The division continued its march, crossing the Mason-Dixon line into Pennsylvania. Upon reaching Hanover Junction, it was found that the railroad track had been destroyed and the telegraph wires cut, and the fag end of a portion of Stuart’s command was encountered and captured or dispersed. The main column halted for a short time at Hanover Junction, and a scouting party was sent out on the right flank in the direction of York. During the halt orders were received to send a brigade back on the road we had just traversed, for the purpose of guarding the rear of the army and protecting the trains which were to assemble at Westminster, and for the balance of the division to move in the direction of Gettysburg, where the army was concentrating.
Accordingly, Huey’s Brigade with Fuller’s Horse Battery started back for Manchester, while Mclntosh’s and Irvin Gregg’s Brigades with Randol’s Horse Battery, under General Gregg, together with Rank’s two guns and the Purnell Troop, continued on to Hanover, which was reached about one o’clock that night.
The march had been a terrible one, especially from Manchester to Hanover.

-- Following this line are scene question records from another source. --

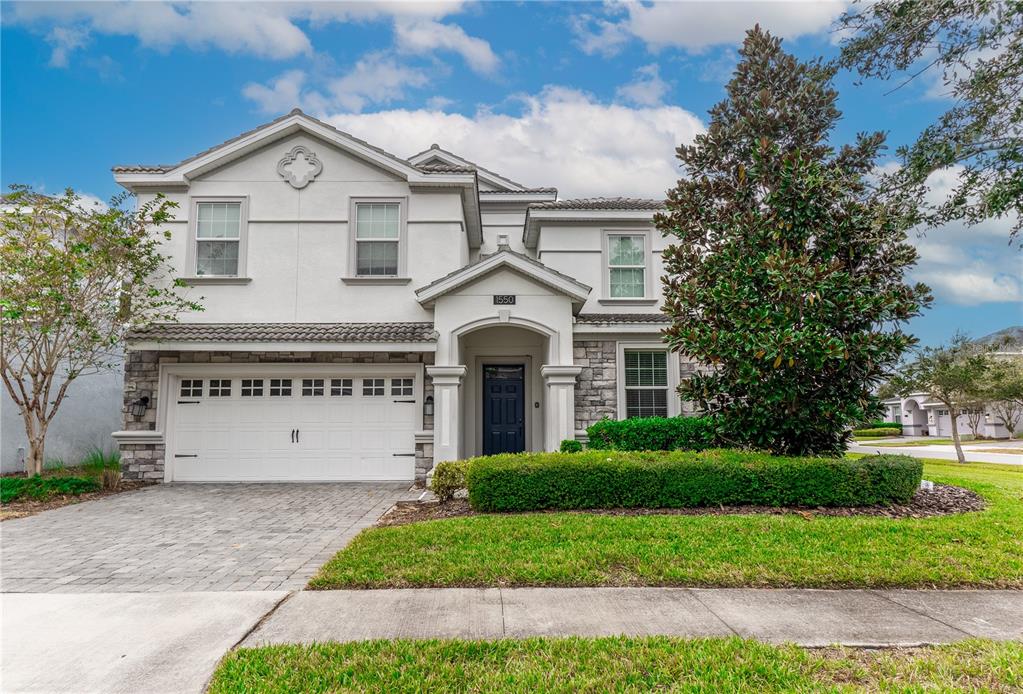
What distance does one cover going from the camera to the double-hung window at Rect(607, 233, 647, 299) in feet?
47.4

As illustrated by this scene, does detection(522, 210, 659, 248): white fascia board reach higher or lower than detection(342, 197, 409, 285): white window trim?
higher

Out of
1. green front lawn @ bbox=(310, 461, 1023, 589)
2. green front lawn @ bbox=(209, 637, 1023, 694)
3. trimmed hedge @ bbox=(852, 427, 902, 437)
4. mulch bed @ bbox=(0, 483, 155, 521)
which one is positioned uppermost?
green front lawn @ bbox=(310, 461, 1023, 589)

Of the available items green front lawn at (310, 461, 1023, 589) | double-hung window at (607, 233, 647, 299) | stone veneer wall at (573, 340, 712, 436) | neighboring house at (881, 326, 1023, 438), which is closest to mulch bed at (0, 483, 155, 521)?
green front lawn at (310, 461, 1023, 589)

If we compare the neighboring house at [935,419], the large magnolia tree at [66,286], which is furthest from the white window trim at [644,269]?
the neighboring house at [935,419]

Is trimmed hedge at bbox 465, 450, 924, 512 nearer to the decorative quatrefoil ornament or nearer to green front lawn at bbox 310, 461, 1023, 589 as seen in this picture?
green front lawn at bbox 310, 461, 1023, 589

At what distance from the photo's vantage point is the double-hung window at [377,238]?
44.6 ft

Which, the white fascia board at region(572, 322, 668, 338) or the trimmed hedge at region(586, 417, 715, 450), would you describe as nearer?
the trimmed hedge at region(586, 417, 715, 450)

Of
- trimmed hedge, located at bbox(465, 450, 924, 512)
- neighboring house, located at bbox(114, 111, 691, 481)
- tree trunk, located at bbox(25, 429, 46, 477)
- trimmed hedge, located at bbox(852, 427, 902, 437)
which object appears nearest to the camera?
trimmed hedge, located at bbox(465, 450, 924, 512)

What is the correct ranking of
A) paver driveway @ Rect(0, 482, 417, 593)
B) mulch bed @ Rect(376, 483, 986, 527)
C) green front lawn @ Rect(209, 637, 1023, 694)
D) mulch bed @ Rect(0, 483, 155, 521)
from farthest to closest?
1. mulch bed @ Rect(0, 483, 155, 521)
2. mulch bed @ Rect(376, 483, 986, 527)
3. paver driveway @ Rect(0, 482, 417, 593)
4. green front lawn @ Rect(209, 637, 1023, 694)

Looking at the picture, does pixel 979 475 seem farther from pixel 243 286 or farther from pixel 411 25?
pixel 243 286

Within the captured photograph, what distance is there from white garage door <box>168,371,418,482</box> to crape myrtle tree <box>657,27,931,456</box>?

We had previously been in the saddle on an average for twenty hours out of the twenty-four for three days, without sleep and with scarcely anything to eat for either man or horse. The intense heat at times was almost unbearable, the dust almost impenetrable. Horses by scores fell from exhaustion along the road.
The route in rear of the column toward the last presented a motley appearance. Officers and men, begrimed past recognition, tramped along on foot, leading their worn-out horses to save their strength, well knowing how much depended upon it. Dismounted cavalrymen, whose horses had fallen dead or dying, struggled along, some carrying their saddles and bridles in hopes of being able to beg, borrow, buy, or help themselves to fresh mounts, others without anything but their arms. All strained their energies in the one direction where they knew the enemy was to be found. The men of Rank’s section of artillery implored to be allowed to rest and get something to eat. Such hardships they had never before endured, but the rest denied to others was likewise denied to them.
But little time for rest or other bodily refreshment was allowed at Hanover, for by 3 o’clock next morning (July 2) we were off for Gettysburg as hard as we could march.”